Problem statement
Reproduce all of the records below word for word, leaving the pictures out of your copy.

Given data

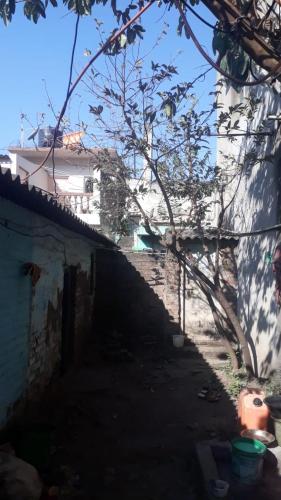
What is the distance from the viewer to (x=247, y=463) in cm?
445

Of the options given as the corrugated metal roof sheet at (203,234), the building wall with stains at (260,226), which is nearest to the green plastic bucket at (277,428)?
the building wall with stains at (260,226)

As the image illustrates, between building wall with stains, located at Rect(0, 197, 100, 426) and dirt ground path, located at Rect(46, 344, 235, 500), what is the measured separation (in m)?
0.77

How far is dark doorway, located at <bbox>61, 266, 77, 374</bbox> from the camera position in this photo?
28.3 ft

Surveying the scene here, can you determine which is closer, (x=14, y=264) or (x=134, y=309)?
(x=14, y=264)

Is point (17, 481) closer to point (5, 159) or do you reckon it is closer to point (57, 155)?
point (5, 159)

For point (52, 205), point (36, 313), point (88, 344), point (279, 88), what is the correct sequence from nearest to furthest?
point (52, 205), point (36, 313), point (279, 88), point (88, 344)

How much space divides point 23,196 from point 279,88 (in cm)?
439

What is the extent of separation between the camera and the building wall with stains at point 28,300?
4.69 m

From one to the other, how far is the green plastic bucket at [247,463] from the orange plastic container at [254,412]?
3.56ft

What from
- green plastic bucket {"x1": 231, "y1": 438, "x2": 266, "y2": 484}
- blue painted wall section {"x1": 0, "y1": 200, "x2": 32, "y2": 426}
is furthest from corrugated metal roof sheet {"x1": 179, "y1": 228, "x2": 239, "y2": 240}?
green plastic bucket {"x1": 231, "y1": 438, "x2": 266, "y2": 484}

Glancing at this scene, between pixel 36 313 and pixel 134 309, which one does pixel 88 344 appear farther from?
pixel 36 313

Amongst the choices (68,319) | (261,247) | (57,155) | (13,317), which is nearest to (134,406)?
(68,319)

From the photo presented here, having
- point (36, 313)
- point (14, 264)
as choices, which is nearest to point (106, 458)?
point (36, 313)

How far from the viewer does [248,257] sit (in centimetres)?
971
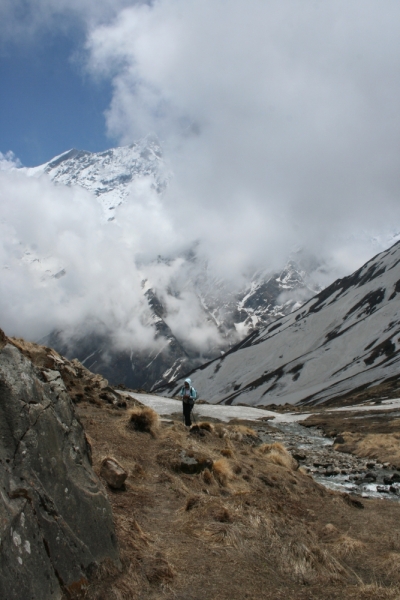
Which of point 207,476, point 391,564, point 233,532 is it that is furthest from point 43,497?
point 207,476

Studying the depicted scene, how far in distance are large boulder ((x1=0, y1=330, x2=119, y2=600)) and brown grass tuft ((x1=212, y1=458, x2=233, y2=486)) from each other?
24.3ft

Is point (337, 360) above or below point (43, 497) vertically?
below

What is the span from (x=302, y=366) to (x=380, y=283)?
67583 millimetres

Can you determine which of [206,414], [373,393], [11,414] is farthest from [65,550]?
[373,393]

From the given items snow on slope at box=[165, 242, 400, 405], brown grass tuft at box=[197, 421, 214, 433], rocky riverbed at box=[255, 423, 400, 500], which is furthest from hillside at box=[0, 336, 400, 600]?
snow on slope at box=[165, 242, 400, 405]

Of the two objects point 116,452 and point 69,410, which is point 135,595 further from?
point 116,452

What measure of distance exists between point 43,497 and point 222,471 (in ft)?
32.0

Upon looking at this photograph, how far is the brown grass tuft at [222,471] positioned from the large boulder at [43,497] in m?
7.41

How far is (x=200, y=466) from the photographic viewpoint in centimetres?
1529

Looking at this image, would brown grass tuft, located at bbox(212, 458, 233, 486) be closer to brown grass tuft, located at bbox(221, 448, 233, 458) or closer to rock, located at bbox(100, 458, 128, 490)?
brown grass tuft, located at bbox(221, 448, 233, 458)

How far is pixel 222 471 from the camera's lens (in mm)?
15227

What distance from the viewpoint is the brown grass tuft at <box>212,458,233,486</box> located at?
14824mm

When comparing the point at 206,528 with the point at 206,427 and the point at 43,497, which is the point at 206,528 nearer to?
the point at 43,497

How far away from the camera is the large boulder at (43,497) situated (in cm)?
566
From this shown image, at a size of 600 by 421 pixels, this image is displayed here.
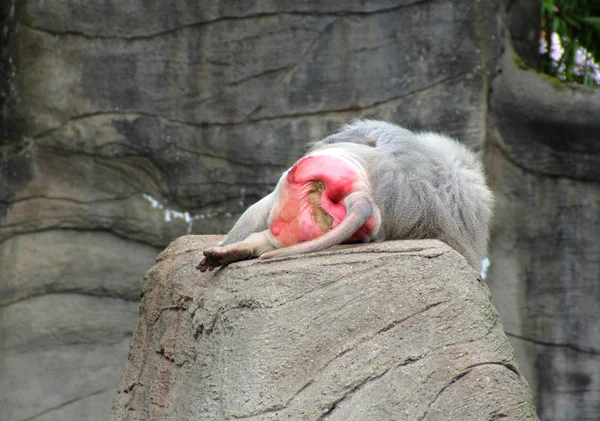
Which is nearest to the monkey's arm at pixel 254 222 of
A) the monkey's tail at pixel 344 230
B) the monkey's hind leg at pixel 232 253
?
the monkey's hind leg at pixel 232 253

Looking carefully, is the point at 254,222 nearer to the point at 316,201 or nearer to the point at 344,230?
the point at 316,201

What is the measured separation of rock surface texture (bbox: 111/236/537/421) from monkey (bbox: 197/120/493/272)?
0.18 meters

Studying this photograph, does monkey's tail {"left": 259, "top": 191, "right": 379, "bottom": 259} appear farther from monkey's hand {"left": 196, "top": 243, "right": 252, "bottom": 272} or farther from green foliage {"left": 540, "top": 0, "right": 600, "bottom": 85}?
green foliage {"left": 540, "top": 0, "right": 600, "bottom": 85}

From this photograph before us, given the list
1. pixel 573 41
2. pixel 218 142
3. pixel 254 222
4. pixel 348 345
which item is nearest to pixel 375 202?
pixel 254 222

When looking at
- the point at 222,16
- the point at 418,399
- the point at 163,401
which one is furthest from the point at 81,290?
the point at 418,399

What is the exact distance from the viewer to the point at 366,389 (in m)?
1.71

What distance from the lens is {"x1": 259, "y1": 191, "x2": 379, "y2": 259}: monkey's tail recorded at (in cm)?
211

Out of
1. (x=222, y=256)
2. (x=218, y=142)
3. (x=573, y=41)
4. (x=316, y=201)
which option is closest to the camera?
(x=222, y=256)

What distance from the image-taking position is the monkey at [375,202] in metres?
2.27

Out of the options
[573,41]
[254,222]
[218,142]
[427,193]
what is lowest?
[218,142]

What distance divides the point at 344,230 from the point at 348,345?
0.42m

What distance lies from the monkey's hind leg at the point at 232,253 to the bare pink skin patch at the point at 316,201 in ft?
0.29

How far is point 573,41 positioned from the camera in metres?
4.72

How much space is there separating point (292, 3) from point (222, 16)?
0.38m
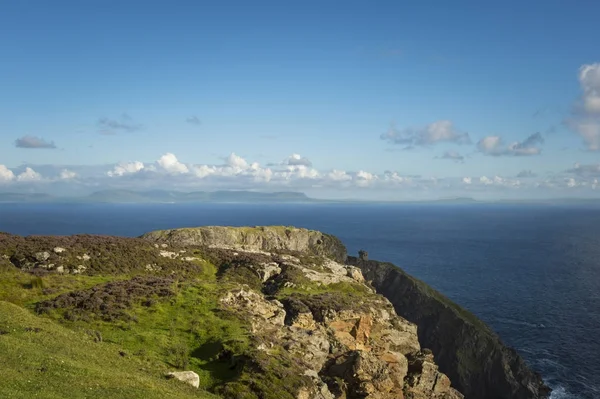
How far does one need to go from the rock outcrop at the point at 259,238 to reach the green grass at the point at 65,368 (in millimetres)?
53877

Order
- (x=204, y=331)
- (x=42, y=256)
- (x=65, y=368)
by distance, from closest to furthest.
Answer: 1. (x=65, y=368)
2. (x=204, y=331)
3. (x=42, y=256)

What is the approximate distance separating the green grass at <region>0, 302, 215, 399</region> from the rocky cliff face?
212 feet

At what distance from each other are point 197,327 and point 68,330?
11.2 meters

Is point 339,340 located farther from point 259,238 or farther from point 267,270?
point 259,238

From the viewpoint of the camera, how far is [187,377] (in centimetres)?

Answer for this exercise
What is the distance from the viewer to (x=247, y=463) in cm?
445

Of the options given as the corrugated metal roof sheet at (203,234), the building wall with stains at (260,226), which is nearest to the green plastic bucket at (277,428)?
the building wall with stains at (260,226)

As the image illustrates, between building wall with stains, located at Rect(0, 197, 100, 426) and dirt ground path, located at Rect(46, 344, 235, 500), what is the measured separation (in m)?
0.77

How far is dark doorway, located at <bbox>61, 266, 77, 374</bbox> from the camera position in this photo?
28.3 ft

Surveying the scene here, can you determine which is closer, (x=14, y=264) or (x=134, y=309)?
(x=14, y=264)

Is point (17, 481) closer to point (5, 159) or do you reckon it is closer to point (57, 155)?
point (5, 159)

For point (52, 205), point (36, 313), point (88, 344), point (279, 88), what is the correct sequence from nearest to furthest?
point (52, 205), point (36, 313), point (279, 88), point (88, 344)

How much space divides point 23,196 from point 279,88 (in cm)?
439

What is the extent of separation between the camera and the building wall with stains at point 28,300?
4.69 m

From one to the other, how far is the green plastic bucket at [247,463] from the orange plastic container at [254,412]?
3.56ft

What from
- green plastic bucket {"x1": 231, "y1": 438, "x2": 266, "y2": 484}
- blue painted wall section {"x1": 0, "y1": 200, "x2": 32, "y2": 426}
is furthest from corrugated metal roof sheet {"x1": 179, "y1": 228, "x2": 239, "y2": 240}?
green plastic bucket {"x1": 231, "y1": 438, "x2": 266, "y2": 484}

Glancing at this scene, between pixel 36 313 and pixel 134 309, which one does pixel 88 344 appear farther from?
pixel 36 313

Amongst the choices (68,319) | (261,247) | (57,155) | (13,317), which is nearest to (134,406)?
(68,319)

From the photo presented here, having
- point (36, 313)
- point (14, 264)
as choices, which is nearest to point (106, 458)?
point (36, 313)

How far from the viewer does [248,257] sit (in centimetres)?
971
Which of point 207,476, point 391,564, point 233,532 is it that is furthest from point 43,497?
point 207,476

Studying the depicted scene, how far in distance are large boulder ((x1=0, y1=330, x2=119, y2=600)) and brown grass tuft ((x1=212, y1=458, x2=233, y2=486)) from each other?
24.3ft

Is point (337, 360) above or below point (43, 497) vertically?
below

What is the span from (x=302, y=366) to (x=380, y=283)?
67583 millimetres

Can you determine which of [206,414], [373,393], [11,414] is farthest from [65,550]?
[373,393]

From the given items snow on slope at box=[165, 242, 400, 405], brown grass tuft at box=[197, 421, 214, 433], rocky riverbed at box=[255, 423, 400, 500], which is furthest from hillside at box=[0, 336, 400, 600]?
snow on slope at box=[165, 242, 400, 405]

Of the two objects point 116,452 and point 69,410, which is point 135,595 further from?
point 116,452

What measure of distance exists between point 43,497 and point 222,471 (in ft)?
32.0

Upon looking at this photograph, how far is the brown grass tuft at [222,471] positioned from the large boulder at [43,497] in m?
7.41

How far is (x=200, y=466) from the photographic viewpoint in centimetres?
1529

Looking at this image, would brown grass tuft, located at bbox(212, 458, 233, 486) be closer to brown grass tuft, located at bbox(221, 448, 233, 458) or closer to rock, located at bbox(100, 458, 128, 490)?
brown grass tuft, located at bbox(221, 448, 233, 458)

How far is pixel 222 471 from the camera's lens (in mm)?
15227

What distance from the viewpoint is the brown grass tuft at <box>212,458,233,486</box> located at?
14824mm

When comparing the point at 206,528 with the point at 206,427 and the point at 43,497, which is the point at 206,528 nearer to?
the point at 43,497

How far away from the camera is the large boulder at (43,497) situated (in cm)?
566
From this shown image, at a size of 600 by 421 pixels, this image is displayed here.
Which is nearest to the monkey's arm at pixel 254 222 of
A) the monkey's tail at pixel 344 230
B) the monkey's hind leg at pixel 232 253
?
the monkey's hind leg at pixel 232 253

Looking carefully, is the point at 254,222 nearer to the point at 316,201 or nearer to the point at 344,230?
the point at 316,201

What is the measured separation of rock surface texture (bbox: 111/236/537/421) from monkey (bbox: 197/120/493/272)?
0.18 meters

Studying this photograph, does monkey's tail {"left": 259, "top": 191, "right": 379, "bottom": 259} appear farther from monkey's hand {"left": 196, "top": 243, "right": 252, "bottom": 272} or farther from green foliage {"left": 540, "top": 0, "right": 600, "bottom": 85}?
green foliage {"left": 540, "top": 0, "right": 600, "bottom": 85}

From this photograph before us, given the list
1. pixel 573 41
2. pixel 218 142
3. pixel 254 222
4. pixel 348 345
which item is nearest to pixel 375 202?
pixel 254 222

When looking at
- the point at 222,16
- the point at 418,399
- the point at 163,401
which one is furthest from the point at 81,290?
the point at 418,399

What is the exact distance from the viewer to the point at 366,389 (in m)?
1.71

What distance from the lens is {"x1": 259, "y1": 191, "x2": 379, "y2": 259}: monkey's tail recorded at (in cm)?
211

Out of
1. (x=222, y=256)
2. (x=218, y=142)
3. (x=573, y=41)
4. (x=316, y=201)
which option is closest to the camera?
(x=222, y=256)

What distance from the image-taking position is the monkey at [375,202] in metres?
2.27

Out of the options
[573,41]
[254,222]
[218,142]
[427,193]
what is lowest?
[218,142]

What distance divides the point at 344,230 from the point at 348,345?
0.42m

What distance lies from the monkey's hind leg at the point at 232,253 to the bare pink skin patch at the point at 316,201 in ft?
0.29

How far is point 573,41 positioned from the camera in metres?
4.72

How much space is there separating point (292, 3) from point (222, 16)?
0.38m
How far does one need to go from the rock outcrop at the point at 259,238 to reach the green grass at the point at 65,368 (in millimetres)?
53877

Order
- (x=204, y=331)
- (x=42, y=256)
- (x=65, y=368)
by distance, from closest to furthest.
Answer: 1. (x=65, y=368)
2. (x=204, y=331)
3. (x=42, y=256)

What is the approximate distance separating the green grass at <region>0, 302, 215, 399</region> from the rocky cliff face?
212 feet

At what distance from each other are point 197,327 and point 68,330?
11.2 meters

Is point 339,340 located farther from point 259,238 or farther from point 267,270?
point 259,238

From the viewpoint of the camera, how far is [187,377] (in centimetres)?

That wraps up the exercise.